İSTEYEN ANKETE KATILIYOR
Bienal kapsamında Açık Radyo’nun kuruluşundan bugüne yaşananları anlatan işler de muhalif işler yapmaya, düşünmeye, üretmeye çalışanların geldiği yeri düşünmek konusunda sağlam bilgiler sunuyor. Bu ortada gezerken Konda Araştırma şirketinin dizayn ettiği odada da dikkat çekiyor. Konda şirketinin bu bienalde yer alma sebebiyse iştirakçilerin toplumdaki toplumsal, siyasal değişiklikleri anlamak… Nicel ve nitel tekniklerle araştırmalar yapan şirketin öngörüsü toplumdaki kutuplaşmanın niçininin katı ve değişmez fikirler değil, akışkan bir gündemde gelişen ve ihtilale giren fikirler olduğu istikametinde. Bu bağlamda kendileri bir anket oluşturarak interaktif bir işle iştirak sağlıyorlar. İsteyenler bienalin biroldukca noktasından bu ankete katılabiliyor.

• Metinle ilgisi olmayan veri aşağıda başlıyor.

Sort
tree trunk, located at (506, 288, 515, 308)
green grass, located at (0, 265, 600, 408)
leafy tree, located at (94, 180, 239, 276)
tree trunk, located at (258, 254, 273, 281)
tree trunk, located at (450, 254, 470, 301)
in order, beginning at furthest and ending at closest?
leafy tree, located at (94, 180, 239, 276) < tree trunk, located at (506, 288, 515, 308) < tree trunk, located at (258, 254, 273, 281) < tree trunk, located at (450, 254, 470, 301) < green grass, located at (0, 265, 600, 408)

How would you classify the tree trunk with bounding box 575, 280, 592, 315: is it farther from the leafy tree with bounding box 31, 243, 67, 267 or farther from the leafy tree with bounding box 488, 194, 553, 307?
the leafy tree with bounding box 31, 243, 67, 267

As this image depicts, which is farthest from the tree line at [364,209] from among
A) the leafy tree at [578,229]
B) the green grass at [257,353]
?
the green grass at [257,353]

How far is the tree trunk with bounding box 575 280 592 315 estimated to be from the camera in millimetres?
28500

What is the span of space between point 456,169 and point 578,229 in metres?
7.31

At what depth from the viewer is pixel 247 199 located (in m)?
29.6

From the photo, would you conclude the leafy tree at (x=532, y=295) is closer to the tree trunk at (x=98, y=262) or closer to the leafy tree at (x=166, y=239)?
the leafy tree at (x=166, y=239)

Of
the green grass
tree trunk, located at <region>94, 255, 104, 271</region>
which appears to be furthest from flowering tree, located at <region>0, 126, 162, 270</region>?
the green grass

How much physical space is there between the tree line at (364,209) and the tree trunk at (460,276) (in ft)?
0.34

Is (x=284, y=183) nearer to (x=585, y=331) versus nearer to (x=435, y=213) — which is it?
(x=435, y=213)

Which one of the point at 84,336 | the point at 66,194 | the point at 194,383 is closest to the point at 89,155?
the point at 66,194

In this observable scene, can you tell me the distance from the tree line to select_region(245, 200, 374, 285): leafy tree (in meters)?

NAKAMURA YUTA TÜRK MİMARİSİNİ OYUNLA DÜŞÜNDÜRÜYOR
Benim dikkatimi çeken işlerden biri de Nakamura Yuta ve Taut üzerinden tartışmaya açtığı işleri oldu. Nazizmin yükselişiyle bir arada hem Japonya’da tıpkı vakitte Türkiye’de sürgünde yaşayan Yuta, çalışmış Alman modernist mimar Bruno Taut’un ömrünü ve mirasını araştırıyor. Türkiye’de bir epey kamu binasının dizaynını yapan Taut’un en bilinen işlerinden biri Mustafa Kemal Atatürk’ün naaşının yerleştirildiği katafalkı tasarlamış olması… Taut’unun vefat tarihi değişik zira kendisi de Atatürk’ün cenazesinden yalnızca bir ay daha sonra ölüyor. Nakamura Yuta, Almanya ve Japonya’dan hareketle yola çıkarak bu bienalde var iseyımsal bir sorunun peşine düşüyor ve soruyor: ‘Bu katafalk ütopik bir mimari eser olarak görülebilir mi?’
Nakamura, heykelsi yapıtlarla Türkiye’nin çağdaşlaşma sürecini birebir yıl Tokyo Camisi’nin açılışı için inşa edilen yeşil tak ve İstanbullu oyuncakçı Dündar’ın oyun bloklarını bir ortaya getiriyor. Farklı biçimde oyuncakla mimari iç içe geçiyor. Barın Han’ın son katında hem sanal, birebir vakitte basılı işler de üreten bir bienal var. Günün sonunda farklı kulvarlarda, farklı işlerin var olmasıyla, belirli bir temadan epey her disipline hitap eden biçimiyle handaki işler bana hem gizemli geliyor birebir vakitte huzur veriyor.